··· TASK INPUTS ···

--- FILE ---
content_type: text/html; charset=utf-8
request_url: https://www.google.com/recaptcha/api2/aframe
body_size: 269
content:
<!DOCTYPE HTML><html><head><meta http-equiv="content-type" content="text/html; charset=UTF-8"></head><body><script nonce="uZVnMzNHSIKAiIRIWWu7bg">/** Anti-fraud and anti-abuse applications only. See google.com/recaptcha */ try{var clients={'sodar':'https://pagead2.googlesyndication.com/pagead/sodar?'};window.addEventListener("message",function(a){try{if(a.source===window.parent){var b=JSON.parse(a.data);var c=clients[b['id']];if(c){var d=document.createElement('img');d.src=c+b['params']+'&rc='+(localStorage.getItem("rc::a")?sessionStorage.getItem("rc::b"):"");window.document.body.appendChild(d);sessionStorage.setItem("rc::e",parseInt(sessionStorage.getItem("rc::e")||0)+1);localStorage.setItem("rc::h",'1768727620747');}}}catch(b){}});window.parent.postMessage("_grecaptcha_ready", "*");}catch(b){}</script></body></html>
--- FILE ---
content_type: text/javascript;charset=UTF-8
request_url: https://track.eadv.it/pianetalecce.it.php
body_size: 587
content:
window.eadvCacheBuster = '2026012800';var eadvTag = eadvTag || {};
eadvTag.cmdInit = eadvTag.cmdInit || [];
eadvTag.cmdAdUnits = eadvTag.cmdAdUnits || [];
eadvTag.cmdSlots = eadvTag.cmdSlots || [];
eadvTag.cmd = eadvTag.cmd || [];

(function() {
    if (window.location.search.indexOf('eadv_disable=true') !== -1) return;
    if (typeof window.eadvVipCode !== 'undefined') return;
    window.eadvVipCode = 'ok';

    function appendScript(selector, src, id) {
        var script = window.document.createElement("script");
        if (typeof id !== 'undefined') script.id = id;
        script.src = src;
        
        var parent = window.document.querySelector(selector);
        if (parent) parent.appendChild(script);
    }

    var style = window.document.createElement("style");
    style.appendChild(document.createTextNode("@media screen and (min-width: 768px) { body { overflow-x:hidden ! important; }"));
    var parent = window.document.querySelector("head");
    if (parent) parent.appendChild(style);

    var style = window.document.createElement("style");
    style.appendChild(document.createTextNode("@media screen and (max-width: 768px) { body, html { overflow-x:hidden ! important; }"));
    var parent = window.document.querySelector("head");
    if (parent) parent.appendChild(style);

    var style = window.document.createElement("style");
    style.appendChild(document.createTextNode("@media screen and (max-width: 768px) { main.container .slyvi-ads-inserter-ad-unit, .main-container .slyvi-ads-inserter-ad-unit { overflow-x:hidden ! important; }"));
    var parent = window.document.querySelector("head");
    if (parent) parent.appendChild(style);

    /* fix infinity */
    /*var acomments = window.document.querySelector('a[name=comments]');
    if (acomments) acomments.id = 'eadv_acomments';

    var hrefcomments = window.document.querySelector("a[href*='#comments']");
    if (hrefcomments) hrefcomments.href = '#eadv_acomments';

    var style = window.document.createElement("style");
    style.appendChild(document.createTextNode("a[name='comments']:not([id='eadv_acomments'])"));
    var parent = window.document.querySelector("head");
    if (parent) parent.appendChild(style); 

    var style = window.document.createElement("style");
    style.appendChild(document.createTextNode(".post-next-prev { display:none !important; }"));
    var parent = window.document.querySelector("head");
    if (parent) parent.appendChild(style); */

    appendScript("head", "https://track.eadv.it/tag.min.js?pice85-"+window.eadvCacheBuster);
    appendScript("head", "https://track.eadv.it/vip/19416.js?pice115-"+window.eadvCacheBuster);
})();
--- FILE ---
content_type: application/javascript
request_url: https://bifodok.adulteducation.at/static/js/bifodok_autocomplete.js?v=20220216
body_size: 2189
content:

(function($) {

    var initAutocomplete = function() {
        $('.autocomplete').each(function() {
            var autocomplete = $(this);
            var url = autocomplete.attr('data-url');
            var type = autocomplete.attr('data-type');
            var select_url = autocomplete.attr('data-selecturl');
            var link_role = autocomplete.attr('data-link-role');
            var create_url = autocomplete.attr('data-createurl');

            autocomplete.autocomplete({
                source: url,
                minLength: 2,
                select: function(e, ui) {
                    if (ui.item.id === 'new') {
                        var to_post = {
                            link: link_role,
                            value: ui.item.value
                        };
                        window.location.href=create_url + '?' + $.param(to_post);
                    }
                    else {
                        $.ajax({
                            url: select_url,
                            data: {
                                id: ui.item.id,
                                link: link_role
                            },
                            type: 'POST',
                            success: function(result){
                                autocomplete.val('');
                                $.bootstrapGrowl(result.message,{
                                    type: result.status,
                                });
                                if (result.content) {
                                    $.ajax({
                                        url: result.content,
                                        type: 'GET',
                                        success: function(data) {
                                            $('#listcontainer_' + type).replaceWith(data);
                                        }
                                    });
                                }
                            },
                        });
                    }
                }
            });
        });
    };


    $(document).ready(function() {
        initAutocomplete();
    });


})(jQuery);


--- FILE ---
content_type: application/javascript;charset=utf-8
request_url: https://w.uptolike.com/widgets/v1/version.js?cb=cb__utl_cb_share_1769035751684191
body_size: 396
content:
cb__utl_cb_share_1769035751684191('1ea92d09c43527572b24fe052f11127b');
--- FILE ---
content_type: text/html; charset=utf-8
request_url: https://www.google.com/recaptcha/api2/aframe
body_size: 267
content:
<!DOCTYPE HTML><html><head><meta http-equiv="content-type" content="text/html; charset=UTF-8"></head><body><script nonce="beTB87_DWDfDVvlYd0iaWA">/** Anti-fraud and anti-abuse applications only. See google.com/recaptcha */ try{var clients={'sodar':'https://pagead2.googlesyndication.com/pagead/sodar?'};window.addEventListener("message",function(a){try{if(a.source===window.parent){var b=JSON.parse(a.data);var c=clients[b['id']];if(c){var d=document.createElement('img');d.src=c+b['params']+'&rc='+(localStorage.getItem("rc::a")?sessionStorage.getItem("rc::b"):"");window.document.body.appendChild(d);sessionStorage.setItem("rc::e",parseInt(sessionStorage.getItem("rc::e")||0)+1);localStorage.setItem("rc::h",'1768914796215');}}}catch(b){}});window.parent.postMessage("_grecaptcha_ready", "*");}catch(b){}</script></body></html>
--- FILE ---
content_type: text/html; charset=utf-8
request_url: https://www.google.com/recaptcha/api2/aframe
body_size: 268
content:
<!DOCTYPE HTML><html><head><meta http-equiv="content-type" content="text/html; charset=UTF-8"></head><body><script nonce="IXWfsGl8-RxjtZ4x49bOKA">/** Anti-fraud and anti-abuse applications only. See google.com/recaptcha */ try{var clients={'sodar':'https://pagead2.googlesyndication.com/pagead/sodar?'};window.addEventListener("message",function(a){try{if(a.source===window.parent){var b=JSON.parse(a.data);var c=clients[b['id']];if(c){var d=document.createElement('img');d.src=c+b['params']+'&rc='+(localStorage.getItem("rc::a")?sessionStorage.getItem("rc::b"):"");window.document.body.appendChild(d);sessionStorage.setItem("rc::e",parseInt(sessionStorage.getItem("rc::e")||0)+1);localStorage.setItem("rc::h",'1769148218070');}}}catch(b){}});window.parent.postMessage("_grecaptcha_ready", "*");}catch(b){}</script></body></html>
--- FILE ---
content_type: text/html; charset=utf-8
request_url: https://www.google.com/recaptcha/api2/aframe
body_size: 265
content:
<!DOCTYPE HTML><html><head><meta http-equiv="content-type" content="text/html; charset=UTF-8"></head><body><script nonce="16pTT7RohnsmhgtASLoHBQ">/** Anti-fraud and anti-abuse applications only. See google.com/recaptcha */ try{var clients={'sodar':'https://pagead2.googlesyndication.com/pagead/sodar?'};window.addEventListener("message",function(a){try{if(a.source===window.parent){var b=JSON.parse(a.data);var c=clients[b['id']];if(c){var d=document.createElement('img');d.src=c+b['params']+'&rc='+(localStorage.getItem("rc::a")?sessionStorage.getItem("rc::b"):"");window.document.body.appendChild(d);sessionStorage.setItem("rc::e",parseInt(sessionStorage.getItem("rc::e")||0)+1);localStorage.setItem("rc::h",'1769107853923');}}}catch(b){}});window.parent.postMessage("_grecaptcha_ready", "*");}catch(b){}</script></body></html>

···

If a line in the entries above has the word "href", copy it.

    var hrefcomments = window.document.querySelector("a[href*='#comments']");
    if (hrefcomments) hrefcomments.href = '#eadv_acomments';
                        window.location.href=create_url + '?' + $.param(to_post);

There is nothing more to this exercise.